Why was the asian boy made fun of in the locker room? Because of the nipple piercing he had.

your mom

How much dirt is in a 4 by 6 by 8 hole? None its a hole.

Two Jewish kids walked into a bar... mitzvot.

so there was two ducks in a bathtub. one duck says to the other duck, "hey, can you pass me the soap? the other duck says no.

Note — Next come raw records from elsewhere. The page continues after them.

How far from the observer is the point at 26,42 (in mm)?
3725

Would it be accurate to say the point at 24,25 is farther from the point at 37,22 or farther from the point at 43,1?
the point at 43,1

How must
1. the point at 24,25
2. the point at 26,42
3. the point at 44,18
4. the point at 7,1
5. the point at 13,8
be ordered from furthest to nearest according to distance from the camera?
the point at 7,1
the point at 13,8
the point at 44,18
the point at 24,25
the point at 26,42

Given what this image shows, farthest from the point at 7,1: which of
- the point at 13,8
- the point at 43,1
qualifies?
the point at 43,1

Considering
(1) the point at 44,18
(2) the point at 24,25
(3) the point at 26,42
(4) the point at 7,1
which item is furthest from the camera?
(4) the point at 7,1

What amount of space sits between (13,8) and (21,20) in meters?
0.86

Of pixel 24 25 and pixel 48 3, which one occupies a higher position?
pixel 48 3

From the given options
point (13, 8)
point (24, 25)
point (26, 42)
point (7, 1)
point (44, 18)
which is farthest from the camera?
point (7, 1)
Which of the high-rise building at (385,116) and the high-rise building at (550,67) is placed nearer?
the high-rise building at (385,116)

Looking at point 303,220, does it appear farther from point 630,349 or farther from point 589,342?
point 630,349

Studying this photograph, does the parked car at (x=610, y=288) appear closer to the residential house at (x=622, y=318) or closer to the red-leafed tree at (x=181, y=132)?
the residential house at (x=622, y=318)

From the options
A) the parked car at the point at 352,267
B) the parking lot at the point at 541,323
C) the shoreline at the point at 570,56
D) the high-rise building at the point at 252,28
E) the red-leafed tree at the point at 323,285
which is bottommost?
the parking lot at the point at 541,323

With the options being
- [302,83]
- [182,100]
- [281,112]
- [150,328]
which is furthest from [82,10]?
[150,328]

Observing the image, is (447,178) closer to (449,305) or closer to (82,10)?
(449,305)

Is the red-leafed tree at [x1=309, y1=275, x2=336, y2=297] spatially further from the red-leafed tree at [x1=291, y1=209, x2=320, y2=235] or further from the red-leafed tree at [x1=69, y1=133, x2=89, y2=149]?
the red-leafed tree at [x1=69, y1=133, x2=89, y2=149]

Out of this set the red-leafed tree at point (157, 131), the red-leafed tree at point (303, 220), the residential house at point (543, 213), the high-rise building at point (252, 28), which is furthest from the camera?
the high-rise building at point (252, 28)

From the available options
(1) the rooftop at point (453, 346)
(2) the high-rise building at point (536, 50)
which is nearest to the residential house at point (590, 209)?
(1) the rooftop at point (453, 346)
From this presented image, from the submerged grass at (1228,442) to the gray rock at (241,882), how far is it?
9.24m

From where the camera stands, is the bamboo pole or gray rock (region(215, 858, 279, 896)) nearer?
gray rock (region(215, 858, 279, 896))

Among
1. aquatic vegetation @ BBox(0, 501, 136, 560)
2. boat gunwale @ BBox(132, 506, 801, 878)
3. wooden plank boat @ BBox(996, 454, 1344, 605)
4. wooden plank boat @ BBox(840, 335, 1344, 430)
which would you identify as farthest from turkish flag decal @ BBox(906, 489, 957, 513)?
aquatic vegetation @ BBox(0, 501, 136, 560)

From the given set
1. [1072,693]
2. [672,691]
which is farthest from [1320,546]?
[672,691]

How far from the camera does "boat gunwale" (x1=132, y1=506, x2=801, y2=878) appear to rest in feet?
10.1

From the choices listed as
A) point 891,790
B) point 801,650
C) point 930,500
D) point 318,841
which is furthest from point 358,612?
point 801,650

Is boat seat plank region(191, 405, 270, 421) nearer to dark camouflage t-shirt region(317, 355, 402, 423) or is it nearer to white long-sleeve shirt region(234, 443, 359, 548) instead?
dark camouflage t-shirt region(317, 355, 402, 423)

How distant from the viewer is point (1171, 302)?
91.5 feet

A drunk man into a bar. He is ripping apart a family

Two elephants are in a bath tub. The first elephant says to the other elephant, "can you pass the soap?" The second elephant then replied, "No soap, radio."

What starts with F and ends with Uck? F U C K

What do you think when you see an asian woman behind the wheel of a car? She's very attractive.

Roses are red Violets are blue Some poems rhyme This one doesn't

LO LLLLLLLLLLLLLLLLOLOLOLOLOLOLOLOOPLOLOLOLOLOLOLOLOLOLOLOOLOLOLOLOLOLOLOLOLOLOLOLOLOLOLOOLLOLOLOLOLOLOLOOO O O O O O O OLO LOL OL O LO LO LO L OL -LOL GUY

If one train is heading North at 60 mph, na danother train is heading South at 45 mph, how many waffles are on the roof? The answer is purple, because aliens like coffee.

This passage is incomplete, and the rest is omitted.